## DIRECTION A
Copy the entries below verbatim, from the line with "What is the distance measured from the" up to and including the line with "6.86 metres".

** Start of GIVEN PASSAGE **

R operator()(ArgTypes...) cv ref noexcept(noex);

Comparing it to its predecessor, std::function:

template<class R, class... Args>
class function<R(Args...)>;

R operator()(ArgTypes...)

As proposed here, including const and other qualifiers in the callback interface can help prevent unintended modifications to the callback itself:

auto lambda{[&]() mutable { … }}; // Signature: void operator()(void)
function<void(void)> oldFunc{lambda}; // OK!
copyable_function<void(void)> func{lambda};  // OK!
const auto& oldRef{oldFunc}; // Still std::function<void(void)>
oldRef(); // Allowed but problematic: modifies the object stored in `oldFunc` via a const reference!
const auto& ref{func}; // copyable_function<void(void) const>
ref(); // Disallowed and beneficial: `operator()` is NOT const!

** End of GIVEN PASSAGE **

## DIRECTION B
According to the passage on copyable_function, what can including const and other qualifiers in the callback interface help prevent?

** Start of PROVIDED ENTRIES **

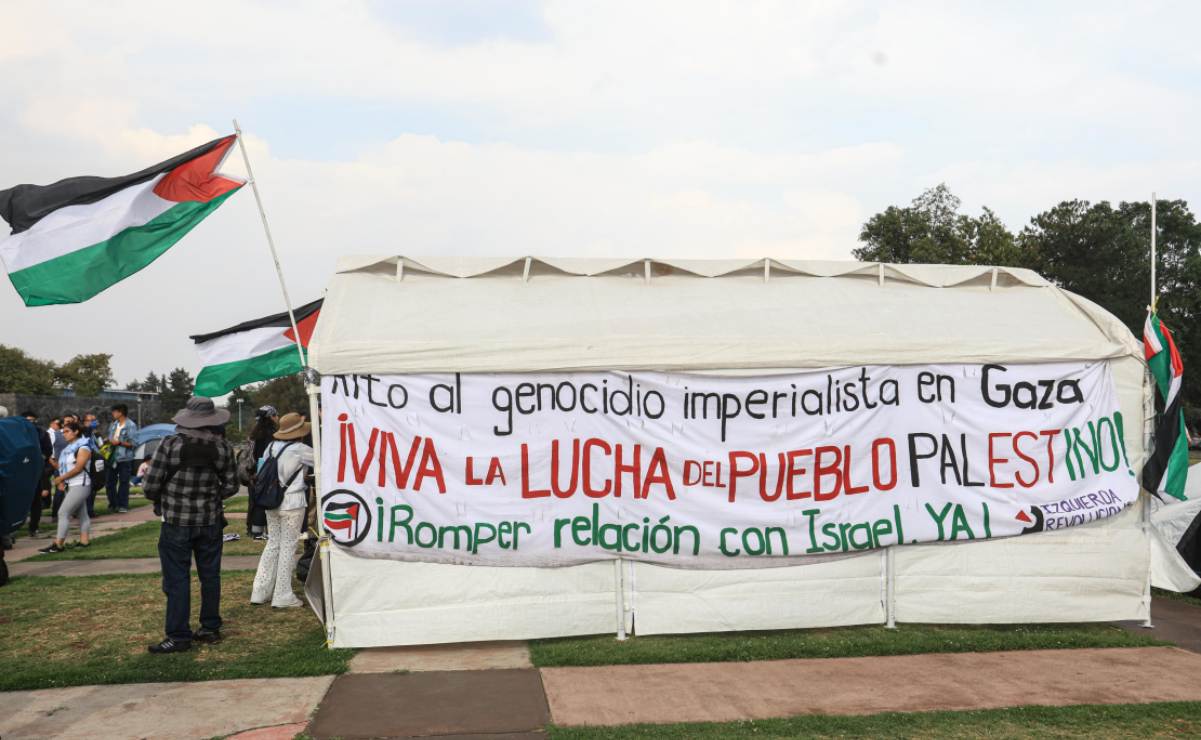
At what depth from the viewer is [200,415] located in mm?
6828

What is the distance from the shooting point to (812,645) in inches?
261

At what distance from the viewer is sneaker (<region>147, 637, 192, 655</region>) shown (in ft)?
21.2

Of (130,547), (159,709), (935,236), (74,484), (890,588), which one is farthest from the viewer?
(935,236)

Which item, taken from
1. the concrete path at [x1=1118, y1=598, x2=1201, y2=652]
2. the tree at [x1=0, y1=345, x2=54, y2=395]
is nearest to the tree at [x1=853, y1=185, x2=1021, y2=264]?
the concrete path at [x1=1118, y1=598, x2=1201, y2=652]

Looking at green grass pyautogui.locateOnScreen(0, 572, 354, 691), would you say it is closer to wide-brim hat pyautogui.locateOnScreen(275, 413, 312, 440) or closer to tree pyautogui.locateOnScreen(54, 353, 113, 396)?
wide-brim hat pyautogui.locateOnScreen(275, 413, 312, 440)

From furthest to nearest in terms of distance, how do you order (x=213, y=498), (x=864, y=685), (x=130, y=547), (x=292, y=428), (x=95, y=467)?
(x=95, y=467) → (x=130, y=547) → (x=292, y=428) → (x=213, y=498) → (x=864, y=685)

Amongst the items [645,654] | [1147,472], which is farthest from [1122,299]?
[645,654]

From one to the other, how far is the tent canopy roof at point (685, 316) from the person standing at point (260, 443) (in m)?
2.20

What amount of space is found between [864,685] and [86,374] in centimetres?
7753

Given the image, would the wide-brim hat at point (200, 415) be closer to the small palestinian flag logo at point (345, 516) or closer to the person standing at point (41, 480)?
the small palestinian flag logo at point (345, 516)

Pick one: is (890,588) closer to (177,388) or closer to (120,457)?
(120,457)

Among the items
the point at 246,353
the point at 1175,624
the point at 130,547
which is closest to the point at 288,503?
the point at 246,353

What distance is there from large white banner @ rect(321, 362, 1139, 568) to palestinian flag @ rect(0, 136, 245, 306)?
1.77 metres

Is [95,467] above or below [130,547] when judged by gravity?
above
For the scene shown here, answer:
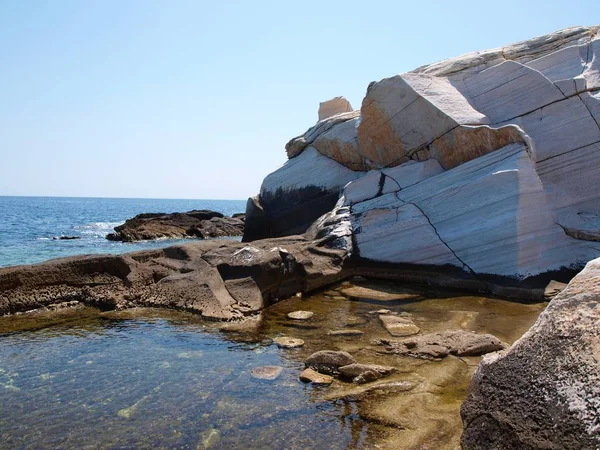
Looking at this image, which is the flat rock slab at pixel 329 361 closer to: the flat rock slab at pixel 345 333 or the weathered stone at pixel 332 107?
the flat rock slab at pixel 345 333

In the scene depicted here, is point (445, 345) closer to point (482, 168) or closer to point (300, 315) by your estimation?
point (300, 315)

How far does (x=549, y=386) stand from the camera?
11.7ft

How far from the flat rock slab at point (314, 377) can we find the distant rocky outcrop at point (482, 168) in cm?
Answer: 605

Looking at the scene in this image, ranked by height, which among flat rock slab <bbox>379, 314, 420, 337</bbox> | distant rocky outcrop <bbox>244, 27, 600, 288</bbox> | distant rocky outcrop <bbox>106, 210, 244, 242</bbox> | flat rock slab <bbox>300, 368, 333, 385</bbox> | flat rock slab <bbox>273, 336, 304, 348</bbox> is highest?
distant rocky outcrop <bbox>244, 27, 600, 288</bbox>

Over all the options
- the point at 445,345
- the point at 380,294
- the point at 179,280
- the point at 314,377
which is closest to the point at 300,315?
the point at 380,294

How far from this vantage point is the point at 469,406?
414 centimetres

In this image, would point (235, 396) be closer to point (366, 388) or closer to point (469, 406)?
point (366, 388)

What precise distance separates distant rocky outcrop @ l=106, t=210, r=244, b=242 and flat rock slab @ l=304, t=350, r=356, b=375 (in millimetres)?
24756

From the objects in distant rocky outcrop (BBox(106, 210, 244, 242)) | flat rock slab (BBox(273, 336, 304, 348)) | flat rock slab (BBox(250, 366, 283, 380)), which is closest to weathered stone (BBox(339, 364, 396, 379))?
flat rock slab (BBox(250, 366, 283, 380))

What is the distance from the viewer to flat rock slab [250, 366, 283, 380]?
21.0ft

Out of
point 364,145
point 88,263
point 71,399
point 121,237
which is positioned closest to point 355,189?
point 364,145

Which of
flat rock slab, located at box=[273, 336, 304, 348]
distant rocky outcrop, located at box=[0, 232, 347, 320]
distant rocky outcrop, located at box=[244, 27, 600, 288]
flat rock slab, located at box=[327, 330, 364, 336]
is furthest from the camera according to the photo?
distant rocky outcrop, located at box=[244, 27, 600, 288]

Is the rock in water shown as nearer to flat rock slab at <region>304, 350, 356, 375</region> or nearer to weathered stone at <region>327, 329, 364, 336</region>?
flat rock slab at <region>304, 350, 356, 375</region>

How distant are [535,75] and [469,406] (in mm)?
11995
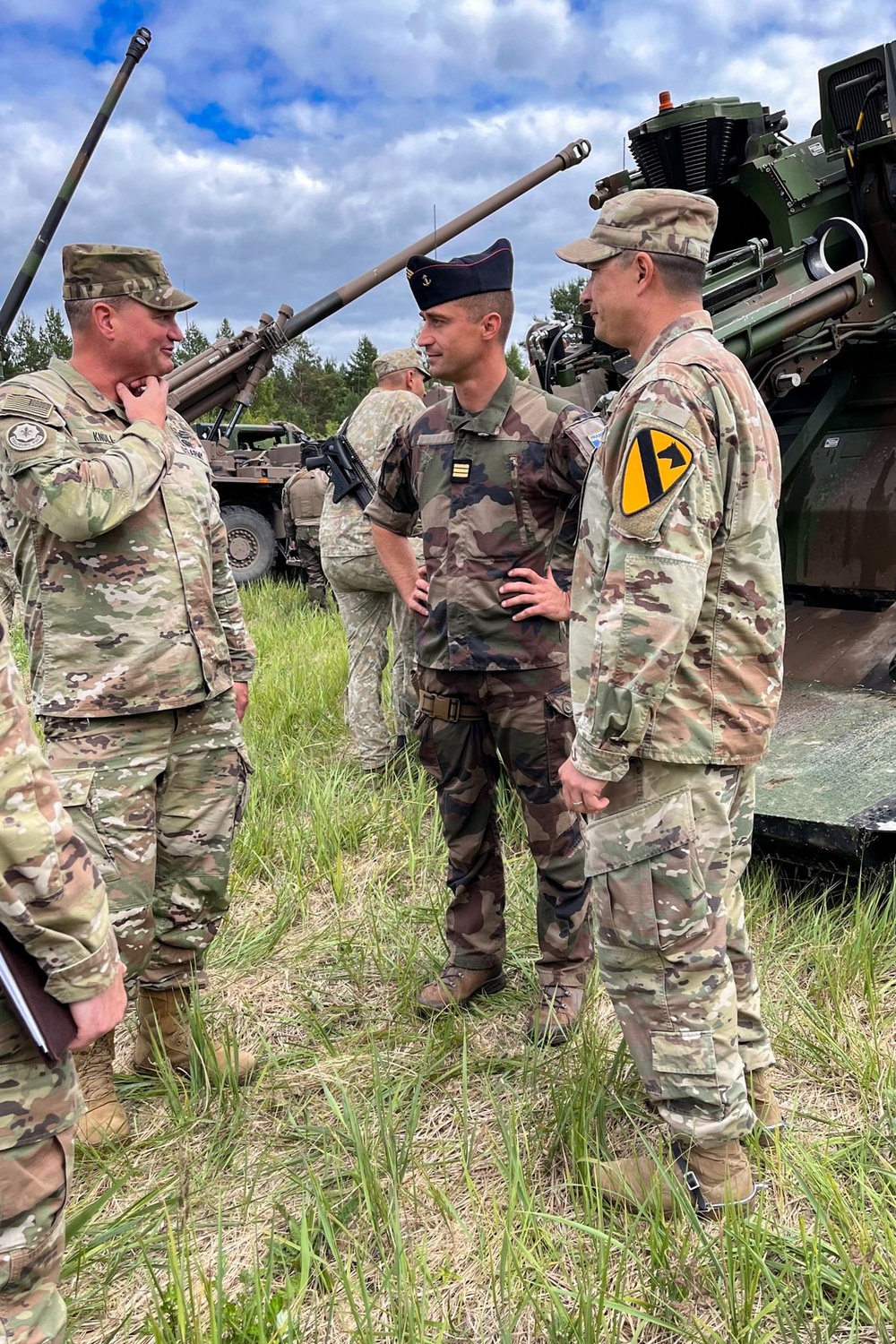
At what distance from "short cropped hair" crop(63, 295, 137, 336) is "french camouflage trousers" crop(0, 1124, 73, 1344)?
1.74m

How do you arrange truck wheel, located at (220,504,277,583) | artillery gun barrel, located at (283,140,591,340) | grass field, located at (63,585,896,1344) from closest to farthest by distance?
1. grass field, located at (63,585,896,1344)
2. artillery gun barrel, located at (283,140,591,340)
3. truck wheel, located at (220,504,277,583)

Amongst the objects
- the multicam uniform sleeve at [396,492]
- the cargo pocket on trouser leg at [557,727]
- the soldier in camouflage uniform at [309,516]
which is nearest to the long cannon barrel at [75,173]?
the soldier in camouflage uniform at [309,516]

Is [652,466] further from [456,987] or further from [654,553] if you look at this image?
[456,987]

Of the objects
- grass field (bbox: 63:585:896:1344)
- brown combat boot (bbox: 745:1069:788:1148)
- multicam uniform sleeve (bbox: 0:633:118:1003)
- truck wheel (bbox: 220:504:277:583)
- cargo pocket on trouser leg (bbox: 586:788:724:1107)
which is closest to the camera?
multicam uniform sleeve (bbox: 0:633:118:1003)

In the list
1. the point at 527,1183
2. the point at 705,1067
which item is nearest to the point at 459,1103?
the point at 527,1183

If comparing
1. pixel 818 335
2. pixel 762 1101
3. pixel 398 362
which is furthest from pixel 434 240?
pixel 762 1101

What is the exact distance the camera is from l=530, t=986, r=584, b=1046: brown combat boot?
2.73m

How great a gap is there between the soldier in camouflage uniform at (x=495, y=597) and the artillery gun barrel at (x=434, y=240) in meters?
4.67

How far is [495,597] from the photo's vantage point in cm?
280

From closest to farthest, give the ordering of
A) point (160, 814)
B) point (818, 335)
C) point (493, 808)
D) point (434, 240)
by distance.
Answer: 1. point (160, 814)
2. point (493, 808)
3. point (818, 335)
4. point (434, 240)

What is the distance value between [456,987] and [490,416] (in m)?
1.51

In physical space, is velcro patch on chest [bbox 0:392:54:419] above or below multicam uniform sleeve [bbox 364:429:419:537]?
above

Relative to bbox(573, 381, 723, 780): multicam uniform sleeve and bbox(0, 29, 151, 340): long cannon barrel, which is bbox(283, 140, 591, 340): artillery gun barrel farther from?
bbox(573, 381, 723, 780): multicam uniform sleeve

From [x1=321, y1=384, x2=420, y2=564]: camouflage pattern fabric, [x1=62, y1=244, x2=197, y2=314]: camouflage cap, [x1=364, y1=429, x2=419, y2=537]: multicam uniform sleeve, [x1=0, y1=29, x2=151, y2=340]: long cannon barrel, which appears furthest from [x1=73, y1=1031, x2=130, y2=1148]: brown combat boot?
[x1=0, y1=29, x2=151, y2=340]: long cannon barrel
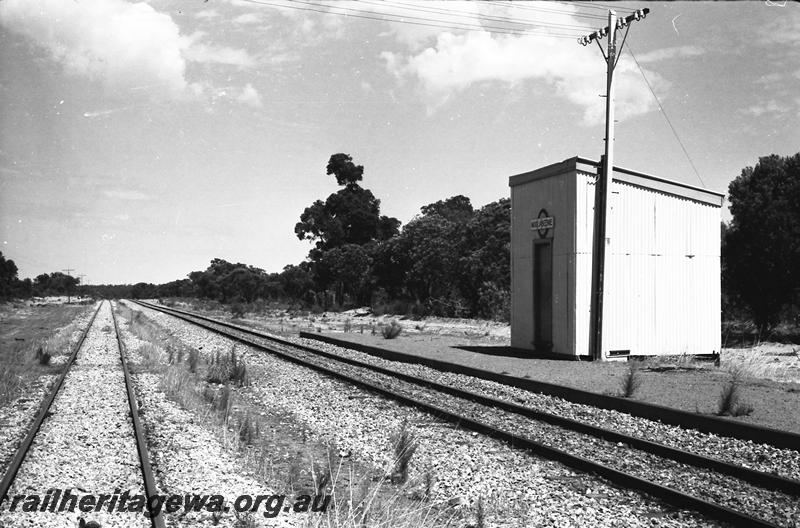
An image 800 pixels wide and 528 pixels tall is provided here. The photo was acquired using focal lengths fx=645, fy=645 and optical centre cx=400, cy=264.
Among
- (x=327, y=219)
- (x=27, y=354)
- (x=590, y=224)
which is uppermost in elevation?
(x=327, y=219)

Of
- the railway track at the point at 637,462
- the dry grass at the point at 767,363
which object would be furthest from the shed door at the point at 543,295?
the railway track at the point at 637,462

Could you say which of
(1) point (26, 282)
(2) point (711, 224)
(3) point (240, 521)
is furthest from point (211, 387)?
(1) point (26, 282)

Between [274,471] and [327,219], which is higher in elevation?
[327,219]

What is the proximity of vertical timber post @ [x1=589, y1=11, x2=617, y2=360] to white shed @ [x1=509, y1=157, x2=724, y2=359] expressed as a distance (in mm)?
191

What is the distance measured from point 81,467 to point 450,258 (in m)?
39.6

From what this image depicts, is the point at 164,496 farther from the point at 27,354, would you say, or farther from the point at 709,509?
the point at 27,354

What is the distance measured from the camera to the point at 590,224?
17953mm

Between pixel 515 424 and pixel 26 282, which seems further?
pixel 26 282

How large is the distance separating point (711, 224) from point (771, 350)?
6.86 metres

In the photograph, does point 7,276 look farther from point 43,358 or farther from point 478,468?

** End of PROVIDED ENTRIES **

## EXERCISE RESPONSE A
What is the distance measured from the camera to the point at 590,224?
17953mm

Between pixel 515 424 and pixel 26 282, which seems further?
pixel 26 282

How large is the distance separating point (711, 224) from point (771, 350)?
6.86 metres

## EXERCISE RESPONSE B
Unintended modifications to the callback itself.